23 de fevereiro de 2017 | N° 18776
O PRAZER DAS PALAVRAS | Cláudio Moreno
Qorpo Santo
DE TROIA A PORTO ALEGRE, como o fogo de São Telmo pode ter virado o nome de um dramaturgo gaúcho
Fique sabendo, amável leitor, que as linhas que você está lendo foram escritas diretamente de Esparta, no Peloponeso. Para os padrões gregos, é uma cidade muito recente, de arquitetura inexpressiva, anódina, semelhante a muitas cidades brasileiras; da antiga Esparta, pouca coisa restou além de restos de antigos muros. Uma verdadeira tapera, diria o Blau Nunes dos Contos Gauchescos...
O que nos trouxe aqui fica um pouco mais além, nos arredores da cidade: o Meneláion, uma elevação pouco conhecida dos turistas, no topo da qual teria sido sepultado o rei Menelau, um dos vencedores da guerra de Troia.
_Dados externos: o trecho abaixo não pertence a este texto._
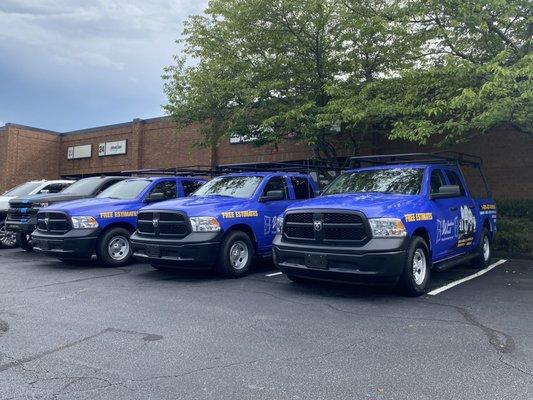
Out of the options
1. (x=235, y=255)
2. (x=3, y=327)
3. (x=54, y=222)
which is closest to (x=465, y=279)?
(x=235, y=255)

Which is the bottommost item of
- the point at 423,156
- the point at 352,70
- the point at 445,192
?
the point at 445,192

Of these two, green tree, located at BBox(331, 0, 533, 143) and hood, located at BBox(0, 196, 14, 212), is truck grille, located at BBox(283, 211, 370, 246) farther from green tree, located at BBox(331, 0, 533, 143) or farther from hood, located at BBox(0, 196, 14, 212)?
hood, located at BBox(0, 196, 14, 212)

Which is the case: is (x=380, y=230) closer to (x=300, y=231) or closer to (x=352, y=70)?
(x=300, y=231)

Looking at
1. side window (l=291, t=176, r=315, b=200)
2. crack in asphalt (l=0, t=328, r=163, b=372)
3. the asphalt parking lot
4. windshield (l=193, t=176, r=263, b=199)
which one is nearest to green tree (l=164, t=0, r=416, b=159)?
side window (l=291, t=176, r=315, b=200)

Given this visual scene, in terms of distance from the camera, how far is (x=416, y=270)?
268 inches

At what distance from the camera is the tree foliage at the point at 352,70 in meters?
9.46

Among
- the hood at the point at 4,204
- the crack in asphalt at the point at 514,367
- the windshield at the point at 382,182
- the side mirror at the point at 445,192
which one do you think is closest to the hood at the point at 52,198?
the hood at the point at 4,204

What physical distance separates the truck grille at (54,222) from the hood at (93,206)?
0.40ft

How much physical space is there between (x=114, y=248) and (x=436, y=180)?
6.40 m

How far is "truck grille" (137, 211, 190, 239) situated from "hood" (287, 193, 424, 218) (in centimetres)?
199

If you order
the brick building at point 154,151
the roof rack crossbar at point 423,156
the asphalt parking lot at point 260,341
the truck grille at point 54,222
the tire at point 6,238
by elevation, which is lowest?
the asphalt parking lot at point 260,341

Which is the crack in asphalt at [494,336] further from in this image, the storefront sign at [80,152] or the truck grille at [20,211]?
the storefront sign at [80,152]

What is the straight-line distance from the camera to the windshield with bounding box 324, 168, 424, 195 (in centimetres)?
752

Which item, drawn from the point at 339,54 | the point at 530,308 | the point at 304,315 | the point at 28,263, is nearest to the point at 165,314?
the point at 304,315
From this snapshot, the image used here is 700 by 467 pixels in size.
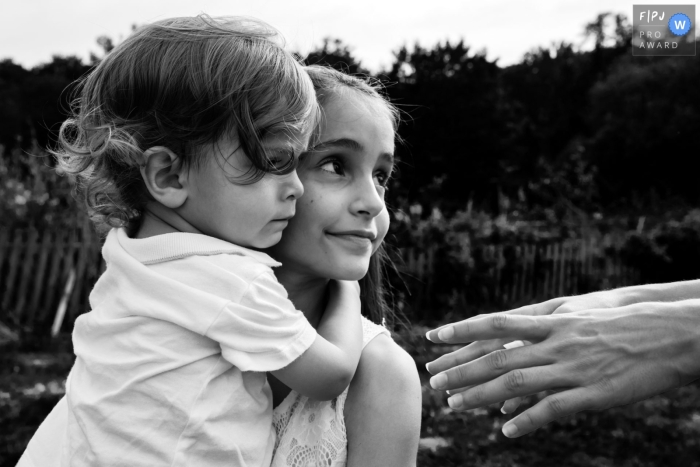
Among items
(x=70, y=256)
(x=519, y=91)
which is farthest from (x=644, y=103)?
(x=70, y=256)

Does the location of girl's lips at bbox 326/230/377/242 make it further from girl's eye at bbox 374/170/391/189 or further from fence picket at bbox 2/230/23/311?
fence picket at bbox 2/230/23/311

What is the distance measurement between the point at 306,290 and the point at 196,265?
0.48m

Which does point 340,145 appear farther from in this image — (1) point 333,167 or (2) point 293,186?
(2) point 293,186

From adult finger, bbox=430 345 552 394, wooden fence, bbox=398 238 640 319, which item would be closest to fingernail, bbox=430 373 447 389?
adult finger, bbox=430 345 552 394

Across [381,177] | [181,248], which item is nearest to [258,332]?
[181,248]

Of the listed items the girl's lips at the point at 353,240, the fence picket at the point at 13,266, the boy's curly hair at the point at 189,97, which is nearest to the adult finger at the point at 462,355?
the girl's lips at the point at 353,240

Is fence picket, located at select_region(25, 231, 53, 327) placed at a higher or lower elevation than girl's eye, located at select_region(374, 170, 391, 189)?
lower

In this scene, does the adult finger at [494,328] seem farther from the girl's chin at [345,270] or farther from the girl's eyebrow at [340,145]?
the girl's eyebrow at [340,145]

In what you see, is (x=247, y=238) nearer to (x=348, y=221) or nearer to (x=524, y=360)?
(x=348, y=221)

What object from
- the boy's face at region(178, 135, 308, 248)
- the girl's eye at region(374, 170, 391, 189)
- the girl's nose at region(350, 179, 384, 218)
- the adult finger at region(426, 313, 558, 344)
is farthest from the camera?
the girl's eye at region(374, 170, 391, 189)

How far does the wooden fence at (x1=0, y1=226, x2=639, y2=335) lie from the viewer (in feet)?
29.5

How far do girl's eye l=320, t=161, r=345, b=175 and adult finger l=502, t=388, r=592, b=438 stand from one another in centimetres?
78

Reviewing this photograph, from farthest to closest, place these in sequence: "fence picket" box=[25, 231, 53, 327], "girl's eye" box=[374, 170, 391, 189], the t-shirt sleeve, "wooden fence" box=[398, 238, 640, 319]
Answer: "wooden fence" box=[398, 238, 640, 319] < "fence picket" box=[25, 231, 53, 327] < "girl's eye" box=[374, 170, 391, 189] < the t-shirt sleeve

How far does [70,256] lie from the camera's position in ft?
30.2
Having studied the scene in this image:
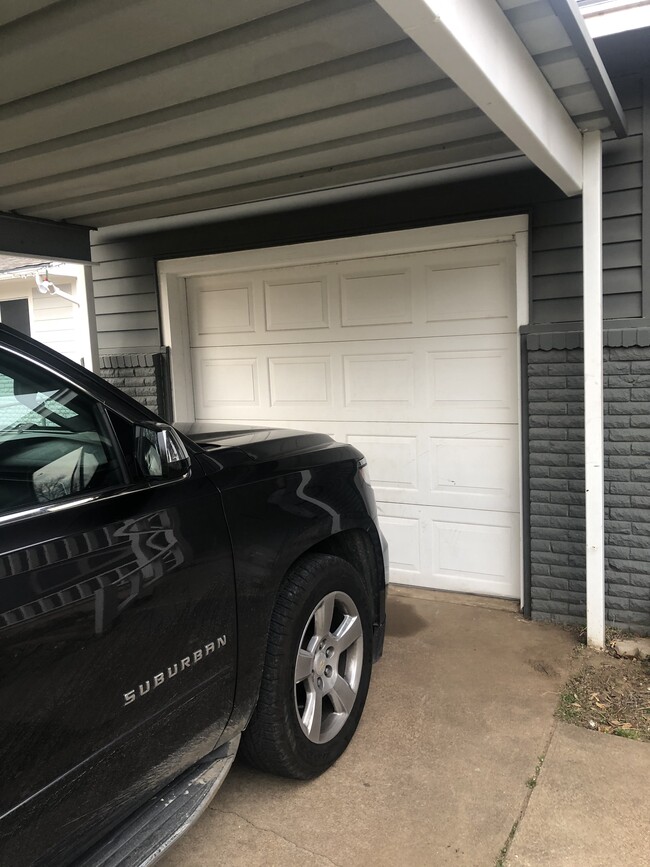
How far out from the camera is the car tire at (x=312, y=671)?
2.49 m

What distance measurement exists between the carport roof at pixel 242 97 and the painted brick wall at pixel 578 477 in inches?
49.3

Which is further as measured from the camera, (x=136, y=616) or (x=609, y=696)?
(x=609, y=696)

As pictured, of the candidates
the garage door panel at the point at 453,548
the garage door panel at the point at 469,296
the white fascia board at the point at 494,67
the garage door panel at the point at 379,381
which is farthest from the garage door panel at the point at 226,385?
the white fascia board at the point at 494,67

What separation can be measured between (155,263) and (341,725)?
4.04m

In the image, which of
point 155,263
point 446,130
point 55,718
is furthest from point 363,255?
point 55,718

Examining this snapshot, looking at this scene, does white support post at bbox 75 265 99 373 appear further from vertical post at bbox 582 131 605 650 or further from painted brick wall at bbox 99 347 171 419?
vertical post at bbox 582 131 605 650

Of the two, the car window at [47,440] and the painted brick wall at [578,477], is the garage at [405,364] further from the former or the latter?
the car window at [47,440]

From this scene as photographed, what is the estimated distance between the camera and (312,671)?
2686 millimetres

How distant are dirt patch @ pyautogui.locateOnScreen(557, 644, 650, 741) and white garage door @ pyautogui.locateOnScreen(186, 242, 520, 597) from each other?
3.33 ft

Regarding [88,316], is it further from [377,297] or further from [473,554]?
[473,554]

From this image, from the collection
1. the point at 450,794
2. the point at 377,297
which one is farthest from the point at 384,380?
the point at 450,794

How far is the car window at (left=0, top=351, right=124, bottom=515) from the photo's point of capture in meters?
1.79

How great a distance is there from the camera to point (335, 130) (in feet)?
11.2

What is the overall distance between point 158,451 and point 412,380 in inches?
122
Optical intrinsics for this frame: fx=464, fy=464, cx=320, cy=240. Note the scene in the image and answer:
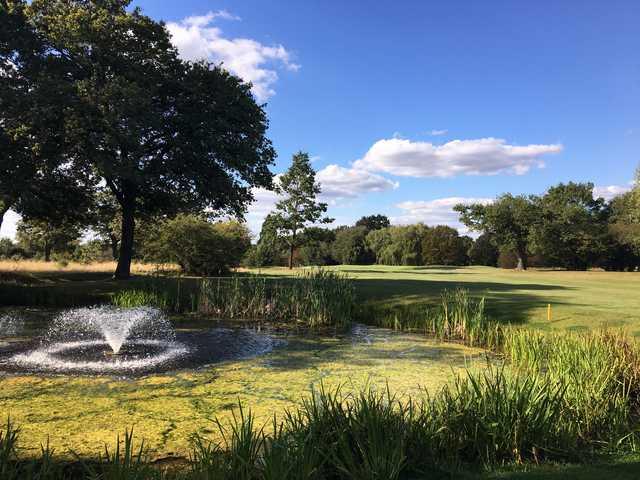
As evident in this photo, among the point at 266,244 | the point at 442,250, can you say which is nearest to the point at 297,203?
the point at 266,244

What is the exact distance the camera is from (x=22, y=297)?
1756 centimetres

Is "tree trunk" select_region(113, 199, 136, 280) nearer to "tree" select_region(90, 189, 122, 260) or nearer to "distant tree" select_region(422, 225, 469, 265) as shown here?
"tree" select_region(90, 189, 122, 260)

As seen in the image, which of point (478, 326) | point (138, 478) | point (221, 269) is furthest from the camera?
point (221, 269)

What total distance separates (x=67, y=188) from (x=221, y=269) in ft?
A: 40.1

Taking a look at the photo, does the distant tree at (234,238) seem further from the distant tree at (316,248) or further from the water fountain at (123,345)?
the water fountain at (123,345)

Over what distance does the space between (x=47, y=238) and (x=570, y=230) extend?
5872cm

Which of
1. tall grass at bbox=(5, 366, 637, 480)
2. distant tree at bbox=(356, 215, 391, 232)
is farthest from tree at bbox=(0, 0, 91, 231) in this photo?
distant tree at bbox=(356, 215, 391, 232)

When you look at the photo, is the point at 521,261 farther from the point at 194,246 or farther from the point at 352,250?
the point at 194,246

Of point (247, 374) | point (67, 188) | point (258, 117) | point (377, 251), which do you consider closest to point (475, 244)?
point (377, 251)

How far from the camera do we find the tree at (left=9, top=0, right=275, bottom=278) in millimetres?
19719

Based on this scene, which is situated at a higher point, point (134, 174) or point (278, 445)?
point (134, 174)

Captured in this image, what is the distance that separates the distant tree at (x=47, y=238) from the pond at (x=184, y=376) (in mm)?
28689

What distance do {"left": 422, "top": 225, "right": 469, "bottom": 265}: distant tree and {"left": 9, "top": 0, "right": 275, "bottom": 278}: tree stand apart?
53.5 metres

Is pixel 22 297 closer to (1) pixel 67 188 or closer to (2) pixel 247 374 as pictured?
(1) pixel 67 188
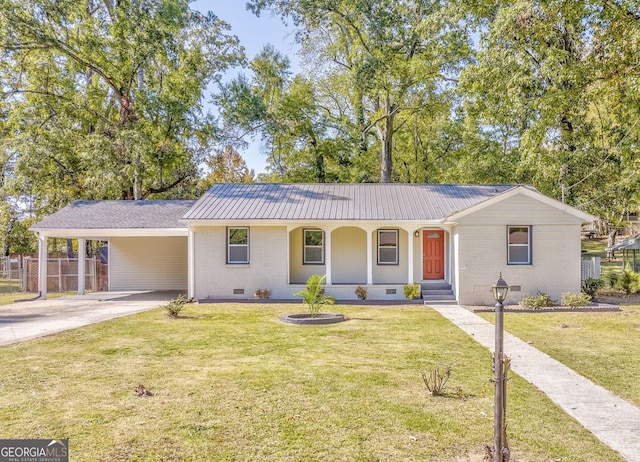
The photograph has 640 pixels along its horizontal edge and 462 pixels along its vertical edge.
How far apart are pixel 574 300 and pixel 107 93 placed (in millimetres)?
26424

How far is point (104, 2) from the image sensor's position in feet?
85.3

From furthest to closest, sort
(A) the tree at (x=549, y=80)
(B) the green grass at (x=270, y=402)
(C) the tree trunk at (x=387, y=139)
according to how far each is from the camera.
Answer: (C) the tree trunk at (x=387, y=139) < (A) the tree at (x=549, y=80) < (B) the green grass at (x=270, y=402)

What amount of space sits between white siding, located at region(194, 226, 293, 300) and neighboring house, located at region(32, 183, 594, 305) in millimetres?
37

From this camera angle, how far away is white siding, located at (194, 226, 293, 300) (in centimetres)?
1611

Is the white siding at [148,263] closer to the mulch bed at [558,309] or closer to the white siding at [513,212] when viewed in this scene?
the white siding at [513,212]

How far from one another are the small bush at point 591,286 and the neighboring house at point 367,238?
1212mm

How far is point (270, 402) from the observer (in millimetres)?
5328

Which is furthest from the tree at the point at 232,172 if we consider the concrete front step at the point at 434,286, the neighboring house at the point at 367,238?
the concrete front step at the point at 434,286

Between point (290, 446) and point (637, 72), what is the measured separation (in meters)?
12.5

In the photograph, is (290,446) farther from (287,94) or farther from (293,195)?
(287,94)

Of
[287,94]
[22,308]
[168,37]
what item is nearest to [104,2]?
[168,37]

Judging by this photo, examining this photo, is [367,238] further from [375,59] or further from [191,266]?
[375,59]

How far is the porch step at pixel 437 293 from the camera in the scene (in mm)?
15093

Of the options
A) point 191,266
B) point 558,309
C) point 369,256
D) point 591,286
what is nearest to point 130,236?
point 191,266
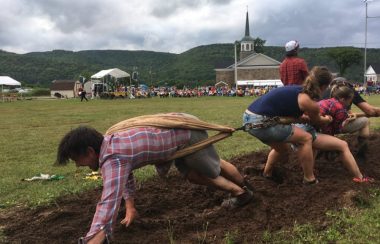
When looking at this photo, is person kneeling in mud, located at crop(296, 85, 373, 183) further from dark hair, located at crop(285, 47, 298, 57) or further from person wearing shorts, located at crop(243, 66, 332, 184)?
dark hair, located at crop(285, 47, 298, 57)

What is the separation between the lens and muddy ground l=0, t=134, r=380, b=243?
14.2 ft

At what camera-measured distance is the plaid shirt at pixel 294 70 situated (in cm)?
737

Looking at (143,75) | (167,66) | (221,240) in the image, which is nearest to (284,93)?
(221,240)

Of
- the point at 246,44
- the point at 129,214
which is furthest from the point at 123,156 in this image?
the point at 246,44

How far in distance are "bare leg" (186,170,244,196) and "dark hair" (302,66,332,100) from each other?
1294 mm

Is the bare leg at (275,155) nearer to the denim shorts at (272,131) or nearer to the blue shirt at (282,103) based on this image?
the denim shorts at (272,131)

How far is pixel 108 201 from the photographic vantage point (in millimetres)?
3637

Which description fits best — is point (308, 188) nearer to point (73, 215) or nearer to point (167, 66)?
point (73, 215)

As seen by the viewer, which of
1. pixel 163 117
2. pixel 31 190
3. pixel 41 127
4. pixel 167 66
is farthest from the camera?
pixel 167 66

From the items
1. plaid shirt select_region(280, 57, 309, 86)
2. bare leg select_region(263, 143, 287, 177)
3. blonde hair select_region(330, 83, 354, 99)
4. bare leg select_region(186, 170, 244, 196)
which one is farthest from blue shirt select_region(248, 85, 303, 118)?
plaid shirt select_region(280, 57, 309, 86)

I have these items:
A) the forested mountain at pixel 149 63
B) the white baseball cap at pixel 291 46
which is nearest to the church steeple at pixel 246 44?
the forested mountain at pixel 149 63

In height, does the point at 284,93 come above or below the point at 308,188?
above

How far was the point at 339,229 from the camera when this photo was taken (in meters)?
3.99

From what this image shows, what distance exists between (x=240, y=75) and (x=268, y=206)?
99.4 meters
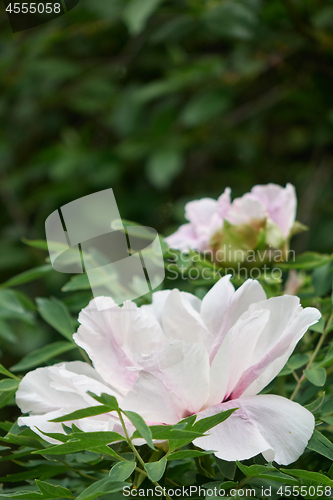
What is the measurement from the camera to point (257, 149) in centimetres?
103

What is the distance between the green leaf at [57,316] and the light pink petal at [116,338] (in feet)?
0.25

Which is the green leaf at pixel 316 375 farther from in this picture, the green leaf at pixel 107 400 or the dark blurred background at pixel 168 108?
the dark blurred background at pixel 168 108

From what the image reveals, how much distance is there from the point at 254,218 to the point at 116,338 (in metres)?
0.16

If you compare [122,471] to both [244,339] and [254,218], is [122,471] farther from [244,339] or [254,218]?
[254,218]

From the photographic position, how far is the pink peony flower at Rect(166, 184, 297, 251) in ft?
1.23

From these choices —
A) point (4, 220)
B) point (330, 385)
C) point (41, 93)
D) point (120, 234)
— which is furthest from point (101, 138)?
point (330, 385)

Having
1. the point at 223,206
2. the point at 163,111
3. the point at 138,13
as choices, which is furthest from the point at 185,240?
the point at 163,111

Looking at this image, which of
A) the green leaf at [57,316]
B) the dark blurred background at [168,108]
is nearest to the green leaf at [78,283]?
the green leaf at [57,316]

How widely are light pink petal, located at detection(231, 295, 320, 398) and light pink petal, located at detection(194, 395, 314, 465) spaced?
0.01 m

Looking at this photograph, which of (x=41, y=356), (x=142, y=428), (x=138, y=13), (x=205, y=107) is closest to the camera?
(x=142, y=428)

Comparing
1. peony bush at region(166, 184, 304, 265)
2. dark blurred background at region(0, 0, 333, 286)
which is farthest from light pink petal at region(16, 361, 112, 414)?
dark blurred background at region(0, 0, 333, 286)

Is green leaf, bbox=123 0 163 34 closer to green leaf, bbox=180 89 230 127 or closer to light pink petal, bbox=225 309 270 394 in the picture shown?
green leaf, bbox=180 89 230 127

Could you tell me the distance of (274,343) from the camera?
24 centimetres

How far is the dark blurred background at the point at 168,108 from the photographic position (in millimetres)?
861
Lá em cima não existe templo nem monumento algum, e é muito provável, até, que a existência do túmulo real não passe de uma crendice popular. O que nos leva a trilhar o longo (e belo) caminho entre oliveiras que vai até o topo é a visão magnífica do vale do Rio Eurotas, cujo verde contrasta, neste mês de fevereiro, com um fundo impressionante de altas montanhas nevadas.
Foi nas margens desse rio que Zeus, o senhor do Olimpo, assumiu a forma de um cisne para seduzir Leda, a jovem rainha de Esparta. Essa relação foi muito importante para a mitologia clássica, pois dela nasceram Clitemnestra, Helena (a mulher mais bonita do mundo) e Cástor e Pólux, os dois gêmeos guerreiros, que se tornaram as divindades preferidas dos espartanos e, curiosamente, os protetores dos marinheiros e pescadores em perigo. A eles eram atribuídas aquelas pequenas chamas que podem aparecer nas extremidades dos mastros e das vergas dos navios, quando o tempo se arma para tempestade,
Para a Ciência, estas luzes não passam de um produto da eletricidade da atmosfera; para os antigos, porém, eram um sinal de que os dois irmãos tinham vindo ajudar o navio a alcançar um porto seguro. Com a derrocada do mundo clássico e a chegada do cristianismo, Cástor e Pólux perderam seu lugar para um santo italiano, São Telmo, padroeiro dos marujos do Mediterrâneo – e daí adveio a denominação mais comum para o fenômeno: fogo de São Telmo ou, mais simplesmente, santelmo.
Camões o descreve sem chamá-lo pelo nome: “Vi, claramente visto, o lume vivo/ Que a marítima gente tem por santo”; outros escritores do Renascimento português, porém, inauguram uma outra denominação. Nuno Crato, num interessante artigo sobre a descrição do fogo de São Telmo nas narrativas portuguesas no século das navegações, cita a obra de João de Castro, que, no seu Roteiro de Lisboa a Goa, escreveu “Esta aparência a que chamam Corpo Santo era uma claridade tamanha como a que costuma fazer uma candeia ou vela”. O vocábulo entrou no Inglês como corposant, que o Oxford Dictionary dá como um sinônimo de santelmo.
Pois aqui na província tivemos um tresloucado dramaturgo que escolheu Corpo Santo como seu nom de plume (ou Qorpo Santo, se escrito na ortografia delirante que ele próprio inventou). Ele explica este nome como uma referência ao tempo “em que vivi completamente separado do mundo das mulheres”, mas não podemos afastar a possibilidade de haver, consciente ou não, uma ligação com os corpos-santos, essas luzes fantasmagóricas, inquietas e velozes que não param muito tempo no mesmo lugar, como descreveu o mesmo João de Castro: “Primeiramente o vimos na ponta do mastaréu da gávea, e depois no lais da verga, e depois na ponta do mastro da mesma e depois na enxárcia”. Fica a sugestão.